An underbite, clinically known as a Class III malocclusion, is a bite misalignment where the lower teeth and jaw sit forward, overlapping the upper teeth when the mouth is closed. This reverses the normal bite relationship where the upper front teeth slightly overlap the lower teeth. The condition, which ranges from mild to severe, is often noticeable by a protruding lower jaw and a concave facial profile. The causes of an underbite are complex, stemming from interactions between inherited bone structure, early developmental factors, and the final alignment of the teeth.
Inherited Skeletal Factors
The most significant factors determining the likelihood of developing an underbite are related to the inherited dimensions of the jaw bones. This skeletal misalignment is often referred to as mandibular prognathism, describing a lower jaw (mandible) that is disproportionately large or positioned too far forward relative to the upper jaw. Conversely, the condition can also arise from maxillary hypoplasia, where the upper jaw (maxilla) is underdeveloped or set too far back. In many cases, an underbite results from a combination of both an overgrown mandible and an undersized maxilla.

What is needed. Tell whether each of these statements agrees with the text on underbites, giving yes or no and quoting the words of the text that decide it. 1. In an underbite, the upper teeth overlap the lower teeth when the mouth is closed. 2. An underbite can come from an upper jaw that is underdeveloped. 3. Mandibular prognathism describes a lower jaw that is too small.

Supplied material.
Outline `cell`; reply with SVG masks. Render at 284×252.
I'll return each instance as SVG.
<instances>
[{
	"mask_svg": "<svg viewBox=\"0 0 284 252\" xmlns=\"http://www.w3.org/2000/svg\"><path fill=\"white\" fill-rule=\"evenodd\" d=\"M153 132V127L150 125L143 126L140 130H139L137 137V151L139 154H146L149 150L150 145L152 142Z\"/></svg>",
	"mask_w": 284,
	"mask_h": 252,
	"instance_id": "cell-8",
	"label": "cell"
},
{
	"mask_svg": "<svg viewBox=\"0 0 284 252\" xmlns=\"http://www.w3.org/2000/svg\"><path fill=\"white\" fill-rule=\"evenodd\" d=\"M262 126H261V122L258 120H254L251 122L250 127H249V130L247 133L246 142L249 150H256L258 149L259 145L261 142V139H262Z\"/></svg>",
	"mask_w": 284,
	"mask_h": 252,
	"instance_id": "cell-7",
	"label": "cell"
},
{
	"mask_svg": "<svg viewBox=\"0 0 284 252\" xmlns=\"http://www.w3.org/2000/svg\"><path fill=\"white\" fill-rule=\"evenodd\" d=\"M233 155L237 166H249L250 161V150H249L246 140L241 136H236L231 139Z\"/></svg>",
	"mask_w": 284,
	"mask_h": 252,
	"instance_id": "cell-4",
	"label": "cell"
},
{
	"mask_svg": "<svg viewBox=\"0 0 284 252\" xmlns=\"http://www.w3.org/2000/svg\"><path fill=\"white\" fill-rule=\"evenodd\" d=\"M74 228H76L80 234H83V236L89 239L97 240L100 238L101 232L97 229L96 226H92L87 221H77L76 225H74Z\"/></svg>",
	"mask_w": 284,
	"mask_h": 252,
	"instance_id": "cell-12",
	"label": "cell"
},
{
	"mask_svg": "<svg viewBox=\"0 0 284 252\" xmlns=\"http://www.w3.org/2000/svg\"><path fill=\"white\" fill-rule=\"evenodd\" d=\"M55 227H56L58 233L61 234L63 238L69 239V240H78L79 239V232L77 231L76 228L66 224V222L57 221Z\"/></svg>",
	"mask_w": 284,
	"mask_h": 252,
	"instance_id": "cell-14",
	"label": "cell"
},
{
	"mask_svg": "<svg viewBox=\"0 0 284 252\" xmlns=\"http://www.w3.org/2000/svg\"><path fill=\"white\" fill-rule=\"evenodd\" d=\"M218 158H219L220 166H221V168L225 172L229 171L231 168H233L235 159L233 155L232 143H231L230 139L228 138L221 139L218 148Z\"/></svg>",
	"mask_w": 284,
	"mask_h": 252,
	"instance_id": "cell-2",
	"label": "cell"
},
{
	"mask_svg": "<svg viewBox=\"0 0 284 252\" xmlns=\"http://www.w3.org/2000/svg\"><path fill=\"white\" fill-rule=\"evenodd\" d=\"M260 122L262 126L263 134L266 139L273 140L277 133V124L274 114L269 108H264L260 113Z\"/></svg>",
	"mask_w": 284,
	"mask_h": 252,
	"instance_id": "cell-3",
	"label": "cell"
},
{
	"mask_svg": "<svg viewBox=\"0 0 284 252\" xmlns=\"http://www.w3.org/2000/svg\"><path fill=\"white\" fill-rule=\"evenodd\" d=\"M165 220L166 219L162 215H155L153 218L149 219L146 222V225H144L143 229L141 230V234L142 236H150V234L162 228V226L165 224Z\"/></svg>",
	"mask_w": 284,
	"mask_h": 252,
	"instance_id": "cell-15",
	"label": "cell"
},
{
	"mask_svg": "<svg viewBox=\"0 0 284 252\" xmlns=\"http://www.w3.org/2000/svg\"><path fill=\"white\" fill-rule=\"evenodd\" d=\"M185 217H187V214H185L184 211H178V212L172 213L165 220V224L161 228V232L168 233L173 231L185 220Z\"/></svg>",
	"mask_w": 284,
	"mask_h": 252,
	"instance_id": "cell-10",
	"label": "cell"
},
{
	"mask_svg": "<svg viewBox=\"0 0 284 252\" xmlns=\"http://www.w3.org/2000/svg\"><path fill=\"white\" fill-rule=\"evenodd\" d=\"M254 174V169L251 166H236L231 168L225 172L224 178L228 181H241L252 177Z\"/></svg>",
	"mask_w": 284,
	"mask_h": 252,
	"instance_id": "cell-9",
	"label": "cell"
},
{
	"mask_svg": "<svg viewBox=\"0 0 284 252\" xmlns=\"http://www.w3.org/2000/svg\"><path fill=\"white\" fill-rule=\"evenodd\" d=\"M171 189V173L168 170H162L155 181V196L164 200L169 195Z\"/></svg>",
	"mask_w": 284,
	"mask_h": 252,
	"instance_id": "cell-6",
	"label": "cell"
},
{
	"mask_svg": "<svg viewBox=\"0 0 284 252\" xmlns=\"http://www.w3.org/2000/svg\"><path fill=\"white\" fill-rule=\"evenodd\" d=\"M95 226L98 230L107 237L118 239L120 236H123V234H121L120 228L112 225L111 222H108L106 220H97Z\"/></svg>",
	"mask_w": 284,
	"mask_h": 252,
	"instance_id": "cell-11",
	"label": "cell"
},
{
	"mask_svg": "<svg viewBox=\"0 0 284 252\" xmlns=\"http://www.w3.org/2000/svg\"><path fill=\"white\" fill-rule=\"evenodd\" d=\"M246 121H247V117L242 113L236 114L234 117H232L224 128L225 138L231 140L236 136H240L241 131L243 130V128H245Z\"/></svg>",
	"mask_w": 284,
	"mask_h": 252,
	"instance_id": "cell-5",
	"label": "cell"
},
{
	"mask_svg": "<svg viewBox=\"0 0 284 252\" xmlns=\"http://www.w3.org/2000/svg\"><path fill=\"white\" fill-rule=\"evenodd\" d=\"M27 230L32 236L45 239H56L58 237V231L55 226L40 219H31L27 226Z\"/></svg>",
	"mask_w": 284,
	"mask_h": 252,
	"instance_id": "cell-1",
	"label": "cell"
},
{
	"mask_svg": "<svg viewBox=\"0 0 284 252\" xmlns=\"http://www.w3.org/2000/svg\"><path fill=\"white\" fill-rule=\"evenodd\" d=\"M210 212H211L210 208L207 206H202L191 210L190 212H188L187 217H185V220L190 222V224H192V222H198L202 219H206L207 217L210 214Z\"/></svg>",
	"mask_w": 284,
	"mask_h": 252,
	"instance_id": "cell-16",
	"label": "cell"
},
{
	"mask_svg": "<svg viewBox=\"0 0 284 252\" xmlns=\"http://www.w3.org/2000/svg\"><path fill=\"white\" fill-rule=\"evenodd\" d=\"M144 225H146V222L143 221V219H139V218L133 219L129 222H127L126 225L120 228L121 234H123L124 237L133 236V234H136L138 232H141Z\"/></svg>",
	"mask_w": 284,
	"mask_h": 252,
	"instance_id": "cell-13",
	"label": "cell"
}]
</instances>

Written answer.
1. No: "the lower teeth and jaw sit forward, overlapping the upper teeth when the mouth is closed"
2. Yes: "the condition can also arise from maxillary hypoplasia, where the upper jaw (maxilla) is underdeveloped or set too far back"
3. No: "a lower jaw (mandible) that is disproportionately large or positioned too far forward relative to the upper jaw"